As she refutes the male gaze or anyone else’s voyeuristic tendencies, she engages her audience in literally breaking the glass ceiling of the conventional.
At issue is the male gaze that sneaks into private rooms to secretly enjoy “forbidden” pleasures. It is also about cultural taboos and social biases against women, which hamper their path to becoming persons in their own right.
Erika (born in 1986) is boldly going beyond this all. Shattering the works that look beautiful but rife with complicated layers, she also makes sure she does not do so on her own.
For the opening night of her solo show on April 9, she prepared a happening performance with her works featuring images of nude female bodies, their breasts exaggerated for the male gaze.
These were photographs of a model — which she had shot herself, printed and pressed between acrylic and mirror sheets.
Color paint applied on the inside of the acrylic sheet somewhat shrouded the excessive body parts adding an element of mystique and the mysterious.

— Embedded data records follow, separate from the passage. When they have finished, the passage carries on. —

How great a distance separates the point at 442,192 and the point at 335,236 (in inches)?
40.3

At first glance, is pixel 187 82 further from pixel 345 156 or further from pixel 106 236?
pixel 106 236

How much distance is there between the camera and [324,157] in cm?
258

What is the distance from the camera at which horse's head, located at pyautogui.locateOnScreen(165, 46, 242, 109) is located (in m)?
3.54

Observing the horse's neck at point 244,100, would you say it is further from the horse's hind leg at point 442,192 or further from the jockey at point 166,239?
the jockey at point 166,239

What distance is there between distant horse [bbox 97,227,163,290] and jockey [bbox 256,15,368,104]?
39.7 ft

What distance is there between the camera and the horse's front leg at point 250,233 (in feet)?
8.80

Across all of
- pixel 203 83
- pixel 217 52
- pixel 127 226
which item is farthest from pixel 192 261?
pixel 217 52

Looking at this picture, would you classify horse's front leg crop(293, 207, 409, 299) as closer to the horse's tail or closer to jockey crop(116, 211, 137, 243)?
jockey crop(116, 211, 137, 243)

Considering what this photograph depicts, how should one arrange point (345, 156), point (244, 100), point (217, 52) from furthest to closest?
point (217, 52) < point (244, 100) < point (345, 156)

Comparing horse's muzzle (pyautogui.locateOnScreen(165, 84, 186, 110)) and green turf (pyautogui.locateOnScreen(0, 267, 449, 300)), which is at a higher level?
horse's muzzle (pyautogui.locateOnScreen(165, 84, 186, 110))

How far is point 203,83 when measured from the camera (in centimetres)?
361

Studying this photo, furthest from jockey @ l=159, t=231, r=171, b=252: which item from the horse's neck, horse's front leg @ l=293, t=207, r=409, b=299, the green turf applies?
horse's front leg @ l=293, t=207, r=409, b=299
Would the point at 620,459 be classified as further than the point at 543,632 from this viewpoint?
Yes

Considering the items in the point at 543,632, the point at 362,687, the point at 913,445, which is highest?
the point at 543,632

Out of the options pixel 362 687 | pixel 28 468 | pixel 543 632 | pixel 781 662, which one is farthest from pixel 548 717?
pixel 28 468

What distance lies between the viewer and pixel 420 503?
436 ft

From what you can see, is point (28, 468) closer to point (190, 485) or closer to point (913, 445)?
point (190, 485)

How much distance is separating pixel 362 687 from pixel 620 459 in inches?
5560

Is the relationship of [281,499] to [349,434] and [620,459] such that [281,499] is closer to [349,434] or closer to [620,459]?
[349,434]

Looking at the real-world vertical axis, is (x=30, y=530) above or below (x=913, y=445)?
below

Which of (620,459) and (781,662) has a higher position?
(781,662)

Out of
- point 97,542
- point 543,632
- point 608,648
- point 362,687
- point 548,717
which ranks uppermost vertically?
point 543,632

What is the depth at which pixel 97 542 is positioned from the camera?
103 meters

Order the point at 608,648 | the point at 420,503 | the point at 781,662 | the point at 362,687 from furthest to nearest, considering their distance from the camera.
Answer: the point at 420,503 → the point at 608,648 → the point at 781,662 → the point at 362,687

To view the works, one had to step on a floor covered with mirror sheets. The exhibition invitation specifically warned invitees not to dress in short skirts or wear high heels.
Visitors knew the works would be smashed, but for the rest, they were held in the dark.
The floor was covered with mirror sheets, and a cracking sound heightened the anxiety of what was to come, people entered the viewing space treading cautiously.
Two specially made hammers, one layered with a plated Prada, lay ready to be used.
The first to come along with a hammer was Erica herself. Walking past several works, she finally stopped and swung her five-kilo heavy hammer onto the work, her facial expression slightly twitching.
While uttering “What do you see from here”, the hammer hit the work, causing cracks that distorted the body, and the gaze. Awed by the cracks the blow had caused in the works, the audience was at first reluctant to come forward when invited to join the smashing spree.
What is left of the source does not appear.